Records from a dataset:
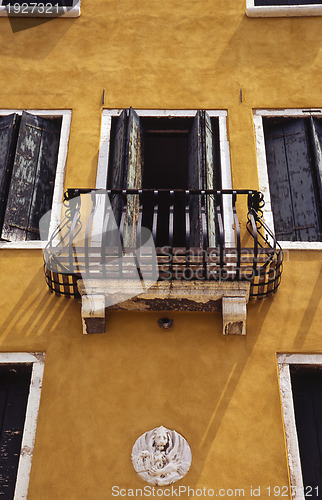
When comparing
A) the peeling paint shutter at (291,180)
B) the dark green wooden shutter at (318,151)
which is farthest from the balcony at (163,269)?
the dark green wooden shutter at (318,151)

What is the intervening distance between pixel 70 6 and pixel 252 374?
4.62 metres

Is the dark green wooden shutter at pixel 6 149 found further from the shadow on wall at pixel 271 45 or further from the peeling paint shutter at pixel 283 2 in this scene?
the peeling paint shutter at pixel 283 2

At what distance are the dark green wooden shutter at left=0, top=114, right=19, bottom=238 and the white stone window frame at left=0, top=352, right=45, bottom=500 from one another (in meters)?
1.38

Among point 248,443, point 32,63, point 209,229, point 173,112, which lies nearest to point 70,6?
point 32,63

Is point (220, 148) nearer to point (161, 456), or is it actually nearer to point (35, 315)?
point (35, 315)

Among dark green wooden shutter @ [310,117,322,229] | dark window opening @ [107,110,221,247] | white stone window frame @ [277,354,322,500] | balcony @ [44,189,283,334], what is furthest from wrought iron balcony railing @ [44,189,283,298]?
dark green wooden shutter @ [310,117,322,229]

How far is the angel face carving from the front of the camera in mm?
3920

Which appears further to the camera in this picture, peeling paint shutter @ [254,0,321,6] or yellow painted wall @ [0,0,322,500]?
peeling paint shutter @ [254,0,321,6]

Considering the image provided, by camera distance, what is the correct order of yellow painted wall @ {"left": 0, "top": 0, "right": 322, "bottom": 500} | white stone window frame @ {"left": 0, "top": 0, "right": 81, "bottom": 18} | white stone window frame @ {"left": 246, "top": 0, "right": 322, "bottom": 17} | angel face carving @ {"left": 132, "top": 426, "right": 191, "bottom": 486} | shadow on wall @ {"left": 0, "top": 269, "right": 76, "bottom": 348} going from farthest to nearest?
white stone window frame @ {"left": 0, "top": 0, "right": 81, "bottom": 18} < white stone window frame @ {"left": 246, "top": 0, "right": 322, "bottom": 17} < shadow on wall @ {"left": 0, "top": 269, "right": 76, "bottom": 348} < yellow painted wall @ {"left": 0, "top": 0, "right": 322, "bottom": 500} < angel face carving @ {"left": 132, "top": 426, "right": 191, "bottom": 486}

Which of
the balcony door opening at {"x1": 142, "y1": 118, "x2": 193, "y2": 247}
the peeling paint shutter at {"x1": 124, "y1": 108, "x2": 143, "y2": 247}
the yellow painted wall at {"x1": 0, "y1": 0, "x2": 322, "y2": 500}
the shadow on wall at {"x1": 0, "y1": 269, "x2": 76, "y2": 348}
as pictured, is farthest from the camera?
the balcony door opening at {"x1": 142, "y1": 118, "x2": 193, "y2": 247}

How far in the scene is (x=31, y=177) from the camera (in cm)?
532

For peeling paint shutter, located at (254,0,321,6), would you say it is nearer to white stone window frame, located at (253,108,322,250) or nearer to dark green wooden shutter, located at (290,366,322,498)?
white stone window frame, located at (253,108,322,250)

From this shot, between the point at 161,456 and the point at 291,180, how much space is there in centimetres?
285

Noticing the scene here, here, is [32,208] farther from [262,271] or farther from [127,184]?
[262,271]
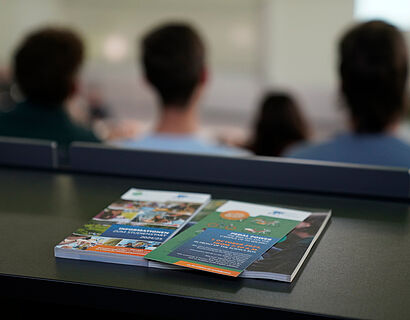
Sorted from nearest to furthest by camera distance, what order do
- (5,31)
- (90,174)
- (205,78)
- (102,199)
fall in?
A: (102,199)
(90,174)
(205,78)
(5,31)

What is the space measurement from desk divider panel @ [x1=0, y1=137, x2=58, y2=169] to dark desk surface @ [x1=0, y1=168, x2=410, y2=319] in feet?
0.90

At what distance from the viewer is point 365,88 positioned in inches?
71.3

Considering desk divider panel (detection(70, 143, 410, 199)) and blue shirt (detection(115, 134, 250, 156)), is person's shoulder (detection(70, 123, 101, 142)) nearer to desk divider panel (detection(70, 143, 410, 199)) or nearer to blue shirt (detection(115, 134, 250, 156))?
blue shirt (detection(115, 134, 250, 156))

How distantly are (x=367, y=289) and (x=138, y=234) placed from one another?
1.14ft

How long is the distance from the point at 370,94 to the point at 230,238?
113cm

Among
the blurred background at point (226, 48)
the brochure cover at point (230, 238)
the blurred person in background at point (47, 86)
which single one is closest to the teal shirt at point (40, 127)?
the blurred person in background at point (47, 86)

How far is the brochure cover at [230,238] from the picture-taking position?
770mm

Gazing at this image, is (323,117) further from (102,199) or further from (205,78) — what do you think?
(102,199)

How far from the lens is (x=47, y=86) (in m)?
2.33

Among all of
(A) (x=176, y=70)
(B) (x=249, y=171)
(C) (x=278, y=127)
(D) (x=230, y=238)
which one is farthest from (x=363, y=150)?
(C) (x=278, y=127)

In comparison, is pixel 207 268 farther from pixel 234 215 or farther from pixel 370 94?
pixel 370 94

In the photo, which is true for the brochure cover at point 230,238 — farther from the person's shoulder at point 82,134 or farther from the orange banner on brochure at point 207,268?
the person's shoulder at point 82,134

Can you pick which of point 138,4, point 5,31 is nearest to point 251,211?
point 138,4

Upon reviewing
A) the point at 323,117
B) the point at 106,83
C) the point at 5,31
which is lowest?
the point at 323,117
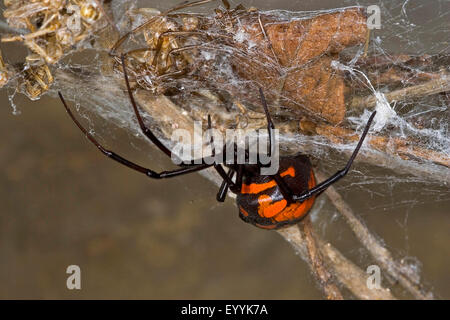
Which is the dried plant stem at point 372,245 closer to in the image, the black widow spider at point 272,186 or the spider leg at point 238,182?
the black widow spider at point 272,186

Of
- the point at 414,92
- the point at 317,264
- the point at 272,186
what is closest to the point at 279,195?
the point at 272,186

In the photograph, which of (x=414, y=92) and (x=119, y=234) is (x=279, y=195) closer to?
(x=414, y=92)

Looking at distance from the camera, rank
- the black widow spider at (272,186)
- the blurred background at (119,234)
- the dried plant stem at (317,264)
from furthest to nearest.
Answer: the blurred background at (119,234) → the dried plant stem at (317,264) → the black widow spider at (272,186)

*Exercise objective*: Transcribe every record above exactly as written, leaving out any pictures.

*Solution for this problem*:
When comparing
A) the peeling paint shutter at (291,180)
B) the dark green wooden shutter at (318,151)
which is farthest from the balcony at (163,269)?
the dark green wooden shutter at (318,151)

What is the intervening distance between pixel 70 6 and pixel 252 374?
4.62 metres

Is the dark green wooden shutter at pixel 6 149 found further from the shadow on wall at pixel 271 45 or further from the peeling paint shutter at pixel 283 2 in this scene?
the peeling paint shutter at pixel 283 2

At what distance are the dark green wooden shutter at left=0, top=114, right=19, bottom=238 and the white stone window frame at left=0, top=352, right=45, bottom=500 from one another (in meters)?
1.38

Among point 248,443, point 32,63, point 209,229, point 173,112, which lies nearest to point 70,6?
point 32,63

Is point (220, 148) nearer to point (161, 456), or is it actually nearer to point (35, 315)?
point (35, 315)

Among dark green wooden shutter @ [310,117,322,229] | dark window opening @ [107,110,221,247] | white stone window frame @ [277,354,322,500] | balcony @ [44,189,283,334], what is furthest from wrought iron balcony railing @ [44,189,283,298]?
dark green wooden shutter @ [310,117,322,229]

How far is the angel face carving from the front of the camera in mm?
3920

Which appears further to the camera in this picture, peeling paint shutter @ [254,0,321,6] or yellow painted wall @ [0,0,322,500]?
peeling paint shutter @ [254,0,321,6]

Considering the image provided, by camera distance, what is the correct order of yellow painted wall @ {"left": 0, "top": 0, "right": 322, "bottom": 500} | white stone window frame @ {"left": 0, "top": 0, "right": 81, "bottom": 18} | white stone window frame @ {"left": 246, "top": 0, "right": 322, "bottom": 17} | angel face carving @ {"left": 132, "top": 426, "right": 191, "bottom": 486} | shadow on wall @ {"left": 0, "top": 269, "right": 76, "bottom": 348} going from farthest to nearest?
white stone window frame @ {"left": 0, "top": 0, "right": 81, "bottom": 18} < white stone window frame @ {"left": 246, "top": 0, "right": 322, "bottom": 17} < shadow on wall @ {"left": 0, "top": 269, "right": 76, "bottom": 348} < yellow painted wall @ {"left": 0, "top": 0, "right": 322, "bottom": 500} < angel face carving @ {"left": 132, "top": 426, "right": 191, "bottom": 486}

Which of
the balcony door opening at {"x1": 142, "y1": 118, "x2": 193, "y2": 247}
the peeling paint shutter at {"x1": 124, "y1": 108, "x2": 143, "y2": 247}
the yellow painted wall at {"x1": 0, "y1": 0, "x2": 322, "y2": 500}
the shadow on wall at {"x1": 0, "y1": 269, "x2": 76, "y2": 348}
as pictured, is farthest from the camera?
the balcony door opening at {"x1": 142, "y1": 118, "x2": 193, "y2": 247}

How far in the scene is (x=31, y=177) from the camera (in cm)?
532

For peeling paint shutter, located at (254,0,321,6), would you say it is nearer to white stone window frame, located at (253,108,322,250) or nearer to dark green wooden shutter, located at (290,366,322,498)?
white stone window frame, located at (253,108,322,250)

From this shot, between the point at 161,456 and the point at 291,180, how much space is there in centimetres?
285

Noticing the scene here, here, is [32,208] farther from [262,271] or farther from [127,184]?
[262,271]
Sorted from nearest to furthest by camera distance, what order do
- (5,31)
- (90,174)
- (205,78)
- (102,199)
fall in?
A: (102,199)
(90,174)
(205,78)
(5,31)

What is the space measurement from desk divider panel @ [x1=0, y1=137, x2=58, y2=169] to dark desk surface @ [x1=0, y1=168, x2=410, y2=319] in feet?
0.90

At what distance from the viewer is point 365,88 positioned in inches?
71.3

Considering desk divider panel (detection(70, 143, 410, 199)) and blue shirt (detection(115, 134, 250, 156)), is person's shoulder (detection(70, 123, 101, 142)) nearer to desk divider panel (detection(70, 143, 410, 199)) or nearer to blue shirt (detection(115, 134, 250, 156))?
blue shirt (detection(115, 134, 250, 156))

How distantly are (x=367, y=289) and (x=138, y=234) placed from one another?
1.14ft

How long is the distance from the point at 370,94 to the point at 230,238?
113cm

Among
the blurred background at point (226, 48)
the brochure cover at point (230, 238)
the blurred person in background at point (47, 86)
which single one is closest to the teal shirt at point (40, 127)?
the blurred person in background at point (47, 86)

How far is the brochure cover at [230,238] from the picture-taking position?
770mm

Gazing at this image, is (323,117) further from (102,199) or further from (205,78) — what do you think?
(102,199)

How far from the lens is (x=47, y=86) (in m)?
2.33

Among all of
(A) (x=176, y=70)
(B) (x=249, y=171)
(C) (x=278, y=127)
(D) (x=230, y=238)
which one is farthest from (x=363, y=150)?
(C) (x=278, y=127)

In comparison, is pixel 207 268 farther from pixel 234 215 or farther from pixel 370 94?
pixel 370 94

In the photo, which is true for the brochure cover at point 230,238 — farther from the person's shoulder at point 82,134 or farther from the orange banner on brochure at point 207,268?
the person's shoulder at point 82,134

Can you pick which of point 138,4, point 5,31 is nearest to point 251,211?
point 138,4

Upon reviewing
A) the point at 323,117
B) the point at 106,83
C) the point at 5,31
which is lowest?
the point at 323,117
Which is the dried plant stem at point 372,245 closer to in the image, the black widow spider at point 272,186 or the spider leg at point 238,182?
the black widow spider at point 272,186

Of
- the point at 414,92
- the point at 317,264
- the point at 272,186
what is closest to the point at 279,195?
the point at 272,186

In the photograph, which of (x=414, y=92) and (x=119, y=234) is (x=279, y=195) closer to?
(x=414, y=92)

Looking at distance from the camera, rank
- the black widow spider at (272,186)
- the blurred background at (119,234)
- the dried plant stem at (317,264)
from furthest to nearest.
Answer: the blurred background at (119,234) → the dried plant stem at (317,264) → the black widow spider at (272,186)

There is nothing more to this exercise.